The formula for the value of the test statistic is given by, \(t = \frac{{\bar x - {\mu _0}}}{{s/\sqrt n }}\).

The given true average weight is \(200lb\) per price. Let the given boxplot be:

Because the majority of the boxplot lies to the right (and thus above) the \(200lb\) specification, the production criteria do not appear to have been met.

Let the given be:

\(\begin{array}{c}n = 30\\\mathop x\limits^\_ = 206.73\\s = 6.35\end{array}\)

Assume: \(\alpha = 0.05\).Claim that the average is equal to \(200lb\) per price. The given claim is either the null hypothesis or the alternative hypothesis.

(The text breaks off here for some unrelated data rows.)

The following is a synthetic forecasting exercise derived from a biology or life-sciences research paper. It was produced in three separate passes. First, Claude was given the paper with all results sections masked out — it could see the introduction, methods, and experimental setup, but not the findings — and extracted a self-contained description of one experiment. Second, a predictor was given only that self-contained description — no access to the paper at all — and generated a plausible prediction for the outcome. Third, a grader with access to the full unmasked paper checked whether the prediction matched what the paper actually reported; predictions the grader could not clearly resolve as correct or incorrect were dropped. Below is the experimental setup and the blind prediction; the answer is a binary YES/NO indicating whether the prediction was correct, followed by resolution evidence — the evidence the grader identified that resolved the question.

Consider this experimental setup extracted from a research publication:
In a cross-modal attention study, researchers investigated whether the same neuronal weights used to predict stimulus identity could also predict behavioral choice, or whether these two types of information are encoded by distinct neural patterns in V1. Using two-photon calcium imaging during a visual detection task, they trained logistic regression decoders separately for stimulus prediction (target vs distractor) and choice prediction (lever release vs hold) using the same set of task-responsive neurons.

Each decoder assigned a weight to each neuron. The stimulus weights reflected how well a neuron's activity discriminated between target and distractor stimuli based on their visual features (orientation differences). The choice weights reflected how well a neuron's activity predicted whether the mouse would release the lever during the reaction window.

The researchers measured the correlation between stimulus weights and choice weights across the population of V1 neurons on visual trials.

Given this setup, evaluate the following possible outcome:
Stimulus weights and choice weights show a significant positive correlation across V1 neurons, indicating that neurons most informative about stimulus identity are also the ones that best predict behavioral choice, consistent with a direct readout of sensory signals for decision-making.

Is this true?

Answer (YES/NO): YES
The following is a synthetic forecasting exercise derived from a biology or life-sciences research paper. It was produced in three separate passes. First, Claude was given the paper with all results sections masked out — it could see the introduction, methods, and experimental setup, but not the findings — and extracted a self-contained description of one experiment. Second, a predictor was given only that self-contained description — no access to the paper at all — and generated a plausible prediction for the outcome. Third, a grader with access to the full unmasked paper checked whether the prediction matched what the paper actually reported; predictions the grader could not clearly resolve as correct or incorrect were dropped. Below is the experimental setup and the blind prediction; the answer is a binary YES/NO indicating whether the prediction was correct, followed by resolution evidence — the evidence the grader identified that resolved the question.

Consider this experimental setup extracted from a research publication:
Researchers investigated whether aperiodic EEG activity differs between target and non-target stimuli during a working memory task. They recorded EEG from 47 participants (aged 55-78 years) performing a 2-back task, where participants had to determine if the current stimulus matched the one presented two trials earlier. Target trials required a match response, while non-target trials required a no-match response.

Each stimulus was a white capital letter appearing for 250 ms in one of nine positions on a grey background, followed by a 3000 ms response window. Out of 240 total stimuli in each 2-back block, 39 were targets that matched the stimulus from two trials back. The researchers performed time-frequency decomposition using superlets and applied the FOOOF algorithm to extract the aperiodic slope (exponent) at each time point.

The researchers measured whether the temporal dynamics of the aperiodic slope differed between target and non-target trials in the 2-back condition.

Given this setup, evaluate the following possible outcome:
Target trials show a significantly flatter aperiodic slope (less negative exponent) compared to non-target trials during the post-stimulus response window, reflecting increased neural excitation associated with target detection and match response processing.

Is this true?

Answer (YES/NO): NO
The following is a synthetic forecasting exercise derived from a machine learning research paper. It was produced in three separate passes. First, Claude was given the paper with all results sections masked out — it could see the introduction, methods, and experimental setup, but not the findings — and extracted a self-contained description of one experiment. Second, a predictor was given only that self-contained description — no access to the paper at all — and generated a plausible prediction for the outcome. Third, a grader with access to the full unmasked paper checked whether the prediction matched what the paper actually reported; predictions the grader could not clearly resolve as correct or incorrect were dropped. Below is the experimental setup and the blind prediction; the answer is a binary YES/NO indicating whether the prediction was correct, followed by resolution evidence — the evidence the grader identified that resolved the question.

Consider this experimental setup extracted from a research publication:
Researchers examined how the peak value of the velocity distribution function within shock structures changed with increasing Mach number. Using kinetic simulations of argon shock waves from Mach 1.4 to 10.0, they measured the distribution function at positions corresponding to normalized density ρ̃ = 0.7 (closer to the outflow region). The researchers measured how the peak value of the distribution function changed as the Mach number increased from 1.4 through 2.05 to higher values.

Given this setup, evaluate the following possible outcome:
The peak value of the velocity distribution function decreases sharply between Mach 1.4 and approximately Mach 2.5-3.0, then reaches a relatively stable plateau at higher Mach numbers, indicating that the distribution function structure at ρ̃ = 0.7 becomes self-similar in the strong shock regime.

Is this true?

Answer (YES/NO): NO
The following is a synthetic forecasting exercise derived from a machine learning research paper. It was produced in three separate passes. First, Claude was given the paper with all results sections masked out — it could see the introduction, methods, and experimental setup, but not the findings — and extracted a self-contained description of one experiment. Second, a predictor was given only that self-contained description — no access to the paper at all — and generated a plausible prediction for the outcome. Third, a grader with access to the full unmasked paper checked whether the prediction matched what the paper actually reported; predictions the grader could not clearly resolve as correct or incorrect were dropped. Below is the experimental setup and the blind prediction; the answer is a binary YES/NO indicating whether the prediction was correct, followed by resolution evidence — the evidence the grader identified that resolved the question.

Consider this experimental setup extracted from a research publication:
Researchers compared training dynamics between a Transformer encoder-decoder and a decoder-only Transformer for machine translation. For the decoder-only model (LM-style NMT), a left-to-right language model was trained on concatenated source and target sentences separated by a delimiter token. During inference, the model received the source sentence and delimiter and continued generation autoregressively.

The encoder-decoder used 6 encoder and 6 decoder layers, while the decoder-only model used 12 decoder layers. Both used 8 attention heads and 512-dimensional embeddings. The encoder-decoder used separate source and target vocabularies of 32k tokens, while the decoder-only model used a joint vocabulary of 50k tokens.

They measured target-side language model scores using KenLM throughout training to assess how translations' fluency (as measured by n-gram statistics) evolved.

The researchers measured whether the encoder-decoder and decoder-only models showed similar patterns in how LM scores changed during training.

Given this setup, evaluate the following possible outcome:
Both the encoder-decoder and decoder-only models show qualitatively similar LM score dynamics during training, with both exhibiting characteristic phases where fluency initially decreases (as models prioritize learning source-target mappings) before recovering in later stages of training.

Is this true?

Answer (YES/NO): NO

The value of the test statistic:

\(\begin{array}{c}t = \frac{{\bar x - {\mu _0}}}{{s/\sqrt n }}\\ = \frac{{206.73 - 200}}{{6.35/\sqrt {30} }}\\ \approx 5.805\end{array}\)

The P-value is the chance of getting the test statistic's result, or a number that is more severe. The P-value is the number (or interval) in the column header of the T table in the appendix that contains the t-value in the row \(\begin{array}{c}df = n - 1\\ = 30 - 1\\ = 29\end{array}\) for the student.

\(P < 2 \times 0.0005 = 0.001\)

As the P-value is smaller than the significance level, so the null hypothesis is rejected.

\(P < 0.05 \Rightarrow {\rm{Reject }}{H_0}\)

The true average weight is different from \(200lb\) per price is supported by appropriate evidence.